> _The problem_: Search the data below for "States" and report how many lines contain it, with no other text.

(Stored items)
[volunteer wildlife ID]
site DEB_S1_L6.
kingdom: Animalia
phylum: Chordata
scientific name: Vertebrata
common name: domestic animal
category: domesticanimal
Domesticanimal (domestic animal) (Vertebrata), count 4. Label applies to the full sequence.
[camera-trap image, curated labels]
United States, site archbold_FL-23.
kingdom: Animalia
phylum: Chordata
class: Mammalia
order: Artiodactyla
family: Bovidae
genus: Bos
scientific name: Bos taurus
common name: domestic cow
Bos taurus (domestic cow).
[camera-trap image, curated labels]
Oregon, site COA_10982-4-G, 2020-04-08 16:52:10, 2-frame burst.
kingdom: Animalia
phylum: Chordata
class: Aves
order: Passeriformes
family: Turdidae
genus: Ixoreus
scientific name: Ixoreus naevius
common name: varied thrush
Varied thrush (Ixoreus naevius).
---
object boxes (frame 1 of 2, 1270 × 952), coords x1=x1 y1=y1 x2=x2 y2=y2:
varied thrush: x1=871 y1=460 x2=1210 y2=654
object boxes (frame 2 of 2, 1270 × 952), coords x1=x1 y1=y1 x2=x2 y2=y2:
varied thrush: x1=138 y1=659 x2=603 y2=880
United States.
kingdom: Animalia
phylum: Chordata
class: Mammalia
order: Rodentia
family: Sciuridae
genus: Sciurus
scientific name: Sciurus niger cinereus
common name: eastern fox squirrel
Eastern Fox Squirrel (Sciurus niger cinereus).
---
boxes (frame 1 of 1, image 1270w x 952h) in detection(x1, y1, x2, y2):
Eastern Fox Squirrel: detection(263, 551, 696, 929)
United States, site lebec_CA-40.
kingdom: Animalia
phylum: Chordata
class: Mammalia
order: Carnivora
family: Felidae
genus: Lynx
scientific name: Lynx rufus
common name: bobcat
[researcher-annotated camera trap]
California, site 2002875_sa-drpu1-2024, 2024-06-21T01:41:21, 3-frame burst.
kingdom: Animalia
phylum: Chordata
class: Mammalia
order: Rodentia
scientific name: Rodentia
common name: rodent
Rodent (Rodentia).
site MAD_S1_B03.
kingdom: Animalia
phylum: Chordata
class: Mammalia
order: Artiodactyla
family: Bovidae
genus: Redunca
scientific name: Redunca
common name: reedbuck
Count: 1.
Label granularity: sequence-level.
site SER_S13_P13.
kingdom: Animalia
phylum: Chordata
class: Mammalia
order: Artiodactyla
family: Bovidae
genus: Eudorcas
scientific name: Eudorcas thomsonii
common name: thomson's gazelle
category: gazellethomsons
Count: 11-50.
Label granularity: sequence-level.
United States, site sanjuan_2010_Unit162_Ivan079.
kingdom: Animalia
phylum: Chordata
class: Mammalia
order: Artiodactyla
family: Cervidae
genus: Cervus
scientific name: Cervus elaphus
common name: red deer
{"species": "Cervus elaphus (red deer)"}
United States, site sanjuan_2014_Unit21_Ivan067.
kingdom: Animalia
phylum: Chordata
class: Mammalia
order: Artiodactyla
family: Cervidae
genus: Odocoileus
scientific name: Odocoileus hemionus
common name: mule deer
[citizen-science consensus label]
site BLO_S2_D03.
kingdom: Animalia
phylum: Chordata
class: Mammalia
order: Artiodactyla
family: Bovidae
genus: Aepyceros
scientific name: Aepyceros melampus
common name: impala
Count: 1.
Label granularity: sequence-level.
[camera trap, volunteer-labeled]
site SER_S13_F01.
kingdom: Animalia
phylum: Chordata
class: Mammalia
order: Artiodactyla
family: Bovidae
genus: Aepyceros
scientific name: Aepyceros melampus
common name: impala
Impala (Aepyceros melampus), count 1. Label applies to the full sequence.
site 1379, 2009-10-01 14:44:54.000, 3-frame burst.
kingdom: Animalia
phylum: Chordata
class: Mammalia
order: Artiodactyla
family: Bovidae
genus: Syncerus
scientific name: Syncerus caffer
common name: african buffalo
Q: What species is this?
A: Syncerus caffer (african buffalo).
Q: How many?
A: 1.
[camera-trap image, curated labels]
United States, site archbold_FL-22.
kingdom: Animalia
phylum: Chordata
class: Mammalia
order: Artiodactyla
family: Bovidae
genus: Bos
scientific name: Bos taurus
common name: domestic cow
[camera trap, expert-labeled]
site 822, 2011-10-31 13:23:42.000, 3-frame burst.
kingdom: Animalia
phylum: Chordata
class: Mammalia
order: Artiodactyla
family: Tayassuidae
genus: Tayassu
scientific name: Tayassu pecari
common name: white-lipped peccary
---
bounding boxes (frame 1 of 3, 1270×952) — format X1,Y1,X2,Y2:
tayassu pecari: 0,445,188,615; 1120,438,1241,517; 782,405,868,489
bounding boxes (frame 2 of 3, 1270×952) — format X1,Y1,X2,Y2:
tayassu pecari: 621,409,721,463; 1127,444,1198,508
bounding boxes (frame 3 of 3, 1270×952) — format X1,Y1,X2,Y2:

> _Task answer_: 6